** Begin Text segment **

What you may not realize is that many people -- perhaps including you -- are job creators.  Unlike the rich, who we assume create jobs simply because their money is going to some investment that we assume is putting people to work, many of us create jobs directly.  The reason that we may not think about it is that our creation is fractional, which is to say that any one of us does not create a whole job but rather some portion of a job that, when collected with other portions, provides full-time employment.

This first occurred to me in the context of child care.  There are many large child care centers, but many people arrange for child care through small, in-home providers.  Such providers, who are licensed and subject to state and local regulations, typically can have up to five children in their care at any given time.  The cost for one child might be $200 per week, which is too little to qualify for full-time employment, so enrolling a single child does not employ the provider.  Five children, on the other hand, deliver to the provider a total of $1000 weekly revenue, which, after subtracting expenses and taking into account tax benefits, delivers a weekly wage to the provider that is well above $15 an hour.  The parents of these children, by pooling their resources in a manner that is not coordinated or centrally planned, create a full-time job supported by their own earnings.

This phenomenon happens all over our economy, with maids and shoe-repairmen, carpenters and plumbers, and a whole host of other self-employed careers.  There is no central company paying these people; they are paying themselves out of the money they get directly from their customers, and we are their customers.  We create their jobs.

The distinction might seem minor until one stops to consider that it is this sort of job that actually underpins our economy.  "Employment" in the W-2 sense is actually a lesser form of market economy than 1099 contracting.  Our efforts are the driving force of capitalism, the engine of true business creation.  Those "job creators" we are told to venerate?  They are the ones buying up established businesses long after our involvement built them, and orchestrating layoffs and wage reductions to boost profitability for themselves.

To be sure, there is nothing particularly wrong with being rich.  So long as private property exists and people are free to spend or save as they choose, it would be foolish to begrudge those who build for themselves even vast fortunes.  But do not fall for the line that we owe the rich our livelihoods, or our respect as a class action.  Wealth is a side-effect, and far too often, those who have it in twenty-first century America were either born to it or obtained it through a series of manipulations orchestrated by a detached, minimally useful managerial class that has usurped the mantle of capitalism to cloak economically unproductive profiteering.

Cheer or jeer the rich as you like.  When you look for the "job creators," look in the mirror.

** End Text segment **
** Begin Supplied information **

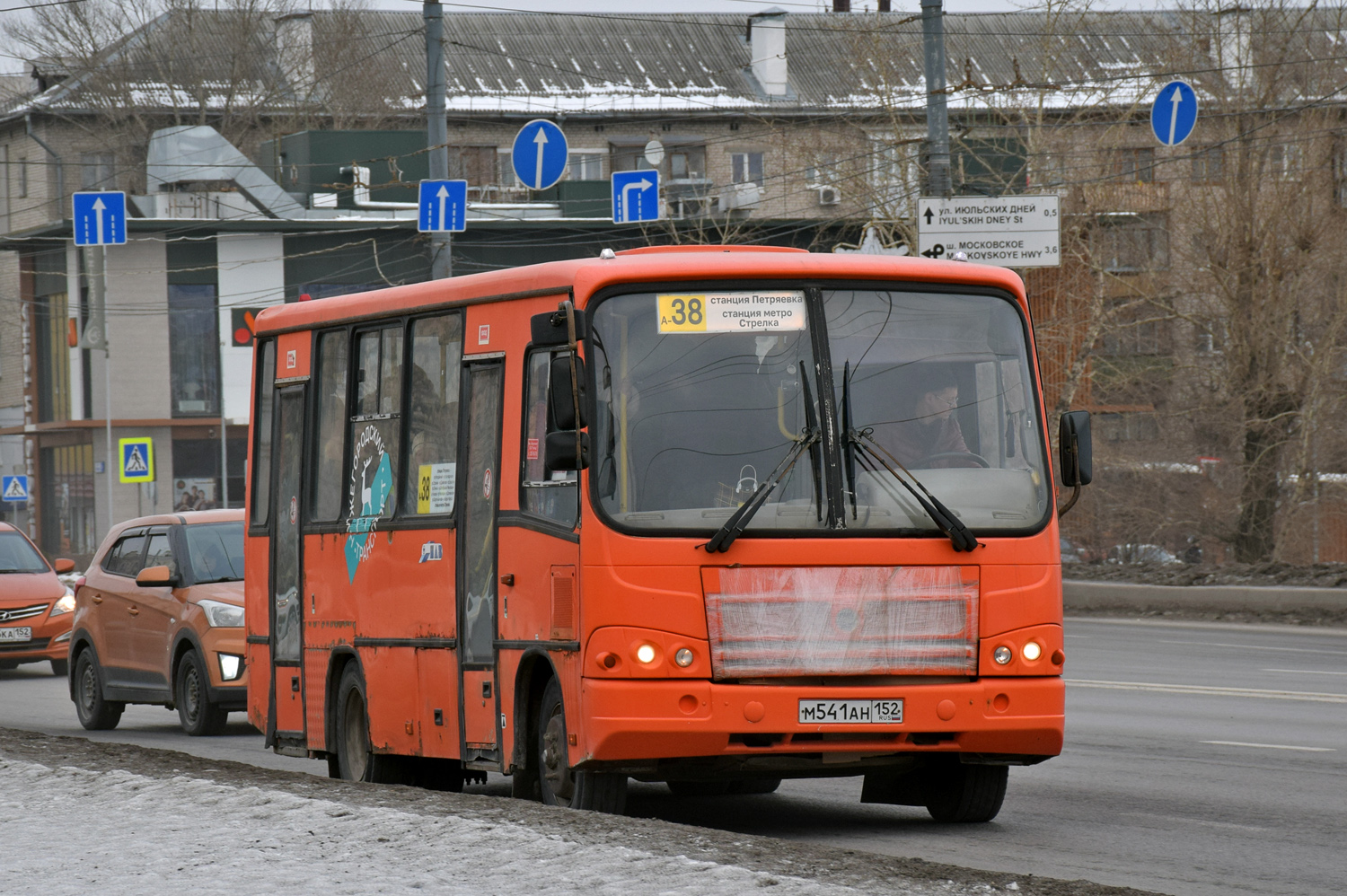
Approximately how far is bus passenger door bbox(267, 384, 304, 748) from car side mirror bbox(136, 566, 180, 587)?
4.02 metres

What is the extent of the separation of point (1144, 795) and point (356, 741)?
4.20m

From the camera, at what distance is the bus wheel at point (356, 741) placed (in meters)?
11.7

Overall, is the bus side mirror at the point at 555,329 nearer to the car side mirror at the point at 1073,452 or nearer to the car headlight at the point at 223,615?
the car side mirror at the point at 1073,452

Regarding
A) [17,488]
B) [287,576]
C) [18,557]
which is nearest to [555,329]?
[287,576]

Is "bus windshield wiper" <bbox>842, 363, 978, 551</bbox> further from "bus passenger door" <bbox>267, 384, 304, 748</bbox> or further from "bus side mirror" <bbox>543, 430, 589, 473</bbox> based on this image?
"bus passenger door" <bbox>267, 384, 304, 748</bbox>

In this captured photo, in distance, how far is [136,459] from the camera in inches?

** End Supplied information **

**Task instructions**
A. According to the job-creators essay, how many children can a small in-home child care provider typically care for at one time?
B. Using the job-creators essay, explain why enrolling a single child with an in-home provider does not employ that provider.
Rely only on the job-creators essay for these, not on the records.

**Complete answers**
A. Up to five children.

B. The cost for one child might be $200 per week, which is too little to qualify as full-time employment. Only with five children does the provider receive $1000 in weekly revenue, which yields a wage well above $15 an hour after expenses and tax benefits.